I cried when I read this article -- which is an unusual reaction for me, really. Here's part of it:
I don't believe that a mass disaster, in and of itself, tells us anything about God. I don't believe in a God who punishes through disaster. The disaster is. That is exactly the way I would understand it, without adding my own interpretation, without supplying a meaning or completing the sentence. The disaster is. The tragedy is. And I need to abide with it, and feel it, instead of seeking an answer, because the answers just make me complacent and take me away from the children on the beach, and the father with the dead child in his arms.
There is no God in the disaster.
I think there is God in the response, in the human hearts of those who are feeling and responding to this, the families and neighbors of the victims, and the rest of us, the bystanders, and us, too. The whole world is feeling it.

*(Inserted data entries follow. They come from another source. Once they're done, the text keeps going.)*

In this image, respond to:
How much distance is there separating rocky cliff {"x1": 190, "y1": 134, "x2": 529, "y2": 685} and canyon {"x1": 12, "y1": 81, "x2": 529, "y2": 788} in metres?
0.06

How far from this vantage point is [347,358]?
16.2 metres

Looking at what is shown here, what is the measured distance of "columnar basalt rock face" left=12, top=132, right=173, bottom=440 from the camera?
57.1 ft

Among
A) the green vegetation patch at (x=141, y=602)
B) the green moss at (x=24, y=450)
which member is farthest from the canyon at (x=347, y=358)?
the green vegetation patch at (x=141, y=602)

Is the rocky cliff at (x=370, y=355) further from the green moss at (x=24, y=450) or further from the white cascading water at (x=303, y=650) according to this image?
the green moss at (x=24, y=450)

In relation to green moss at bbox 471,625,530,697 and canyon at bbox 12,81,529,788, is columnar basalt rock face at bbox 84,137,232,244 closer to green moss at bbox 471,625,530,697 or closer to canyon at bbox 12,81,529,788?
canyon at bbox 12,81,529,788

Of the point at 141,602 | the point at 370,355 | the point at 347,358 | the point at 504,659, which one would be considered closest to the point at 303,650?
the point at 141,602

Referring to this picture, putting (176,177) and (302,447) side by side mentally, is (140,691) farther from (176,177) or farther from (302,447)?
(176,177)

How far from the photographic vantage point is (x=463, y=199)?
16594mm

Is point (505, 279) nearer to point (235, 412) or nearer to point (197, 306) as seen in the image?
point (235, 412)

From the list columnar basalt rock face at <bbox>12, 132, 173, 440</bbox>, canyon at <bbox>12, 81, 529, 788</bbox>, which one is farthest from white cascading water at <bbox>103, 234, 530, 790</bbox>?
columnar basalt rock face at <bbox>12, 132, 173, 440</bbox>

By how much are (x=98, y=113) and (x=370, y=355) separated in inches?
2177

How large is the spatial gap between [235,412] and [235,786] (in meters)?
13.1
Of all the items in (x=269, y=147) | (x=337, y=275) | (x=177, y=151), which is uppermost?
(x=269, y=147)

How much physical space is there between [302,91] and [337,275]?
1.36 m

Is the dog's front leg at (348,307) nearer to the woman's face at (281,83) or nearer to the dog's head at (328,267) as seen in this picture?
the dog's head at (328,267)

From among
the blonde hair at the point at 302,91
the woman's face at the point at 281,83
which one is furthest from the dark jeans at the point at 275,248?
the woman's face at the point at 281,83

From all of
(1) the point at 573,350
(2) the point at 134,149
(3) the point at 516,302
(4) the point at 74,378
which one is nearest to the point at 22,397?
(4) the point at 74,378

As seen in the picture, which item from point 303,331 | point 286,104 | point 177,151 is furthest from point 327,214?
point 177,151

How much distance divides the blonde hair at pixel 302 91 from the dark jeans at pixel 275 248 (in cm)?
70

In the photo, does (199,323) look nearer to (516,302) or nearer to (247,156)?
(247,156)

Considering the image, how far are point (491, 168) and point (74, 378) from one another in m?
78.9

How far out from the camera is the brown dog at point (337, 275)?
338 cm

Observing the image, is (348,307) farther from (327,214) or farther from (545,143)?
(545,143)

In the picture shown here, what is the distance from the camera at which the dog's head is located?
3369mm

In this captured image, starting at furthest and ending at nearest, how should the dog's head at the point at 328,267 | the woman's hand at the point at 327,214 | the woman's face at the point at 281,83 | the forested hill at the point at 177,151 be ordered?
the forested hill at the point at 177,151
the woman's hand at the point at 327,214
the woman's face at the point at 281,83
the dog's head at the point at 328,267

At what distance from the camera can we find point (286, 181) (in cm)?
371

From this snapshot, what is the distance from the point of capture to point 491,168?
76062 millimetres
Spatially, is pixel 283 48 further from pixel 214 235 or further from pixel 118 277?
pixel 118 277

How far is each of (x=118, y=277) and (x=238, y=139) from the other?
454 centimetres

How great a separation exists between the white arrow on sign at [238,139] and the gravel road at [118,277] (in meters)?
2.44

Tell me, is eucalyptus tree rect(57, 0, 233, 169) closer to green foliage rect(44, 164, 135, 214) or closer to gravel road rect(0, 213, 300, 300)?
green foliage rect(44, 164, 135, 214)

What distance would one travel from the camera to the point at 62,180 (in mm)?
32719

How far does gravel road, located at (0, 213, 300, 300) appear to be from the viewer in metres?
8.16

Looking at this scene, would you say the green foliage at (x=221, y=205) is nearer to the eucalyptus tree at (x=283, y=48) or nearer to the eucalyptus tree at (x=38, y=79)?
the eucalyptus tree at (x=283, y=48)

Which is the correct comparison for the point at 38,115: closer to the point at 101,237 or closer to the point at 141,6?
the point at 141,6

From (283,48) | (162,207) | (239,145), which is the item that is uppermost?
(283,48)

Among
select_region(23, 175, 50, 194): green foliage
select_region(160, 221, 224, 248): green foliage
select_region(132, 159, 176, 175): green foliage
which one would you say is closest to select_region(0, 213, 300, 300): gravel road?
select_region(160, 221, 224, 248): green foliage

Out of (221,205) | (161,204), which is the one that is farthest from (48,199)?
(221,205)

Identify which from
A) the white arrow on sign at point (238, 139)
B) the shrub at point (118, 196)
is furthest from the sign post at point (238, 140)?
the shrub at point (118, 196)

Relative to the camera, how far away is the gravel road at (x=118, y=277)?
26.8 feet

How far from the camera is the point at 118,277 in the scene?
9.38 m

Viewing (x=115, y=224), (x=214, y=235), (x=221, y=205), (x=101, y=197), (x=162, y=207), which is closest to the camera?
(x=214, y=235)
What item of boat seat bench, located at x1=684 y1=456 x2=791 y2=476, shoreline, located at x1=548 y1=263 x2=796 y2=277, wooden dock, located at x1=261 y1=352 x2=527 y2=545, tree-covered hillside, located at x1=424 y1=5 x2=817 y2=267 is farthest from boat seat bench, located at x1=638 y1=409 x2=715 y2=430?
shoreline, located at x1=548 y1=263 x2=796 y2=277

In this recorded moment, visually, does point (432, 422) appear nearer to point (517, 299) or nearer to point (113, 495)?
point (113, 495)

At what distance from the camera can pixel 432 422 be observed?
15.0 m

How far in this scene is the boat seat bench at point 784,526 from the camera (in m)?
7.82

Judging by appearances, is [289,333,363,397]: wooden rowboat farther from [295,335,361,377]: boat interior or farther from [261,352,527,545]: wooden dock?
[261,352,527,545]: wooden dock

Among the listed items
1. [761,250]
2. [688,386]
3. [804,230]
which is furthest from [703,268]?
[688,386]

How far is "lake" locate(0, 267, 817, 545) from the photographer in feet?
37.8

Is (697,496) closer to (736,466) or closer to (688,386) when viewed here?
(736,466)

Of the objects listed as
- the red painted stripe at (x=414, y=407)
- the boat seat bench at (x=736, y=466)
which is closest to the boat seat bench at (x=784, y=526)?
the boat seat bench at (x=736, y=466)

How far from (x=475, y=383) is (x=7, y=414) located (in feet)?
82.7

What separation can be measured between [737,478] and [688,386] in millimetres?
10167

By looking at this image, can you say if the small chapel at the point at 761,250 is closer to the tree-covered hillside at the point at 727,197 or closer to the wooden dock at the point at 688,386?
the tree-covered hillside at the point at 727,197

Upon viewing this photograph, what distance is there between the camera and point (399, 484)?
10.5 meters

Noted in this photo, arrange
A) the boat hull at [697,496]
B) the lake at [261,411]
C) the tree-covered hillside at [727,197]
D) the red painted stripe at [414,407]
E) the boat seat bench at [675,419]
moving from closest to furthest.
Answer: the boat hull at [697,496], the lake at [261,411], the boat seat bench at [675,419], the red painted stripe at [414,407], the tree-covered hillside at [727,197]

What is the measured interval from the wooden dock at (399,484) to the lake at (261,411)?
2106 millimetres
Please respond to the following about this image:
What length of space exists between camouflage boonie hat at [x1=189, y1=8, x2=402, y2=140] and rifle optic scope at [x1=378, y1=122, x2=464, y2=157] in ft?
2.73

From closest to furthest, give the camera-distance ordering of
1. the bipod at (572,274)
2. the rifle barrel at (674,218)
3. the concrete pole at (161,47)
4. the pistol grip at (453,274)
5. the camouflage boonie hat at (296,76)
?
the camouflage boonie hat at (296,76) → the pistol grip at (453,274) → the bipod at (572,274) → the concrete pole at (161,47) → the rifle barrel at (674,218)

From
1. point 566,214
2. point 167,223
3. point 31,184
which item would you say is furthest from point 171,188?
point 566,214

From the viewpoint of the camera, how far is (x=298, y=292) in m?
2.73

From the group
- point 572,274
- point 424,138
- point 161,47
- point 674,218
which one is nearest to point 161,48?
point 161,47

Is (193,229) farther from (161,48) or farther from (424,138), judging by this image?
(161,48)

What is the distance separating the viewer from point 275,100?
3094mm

I've talked about this issue many times with Grandma -- she long ago rejected the notion of a personal God for precisely this reason. It drives her up a wall for survivors of some accident or disaster to say "God saved me"; her question is "Didn't God think those other people worth saving?" There really is no answer that works when you ask "Why is there such terrible suffering?" or "Why did God allow this terrible thing to happen?" All the conventional answers seem either trite or heartless in the face of terrible suffering. I decided a long time ago that "Why?" is the wrong question to ask -- I'm not sure that suffering people really want an answer to that question; what they want is for the pain to go away. And those of us that watch the suffering don't need to be asking "Why?"; we need to ask "What can I do?"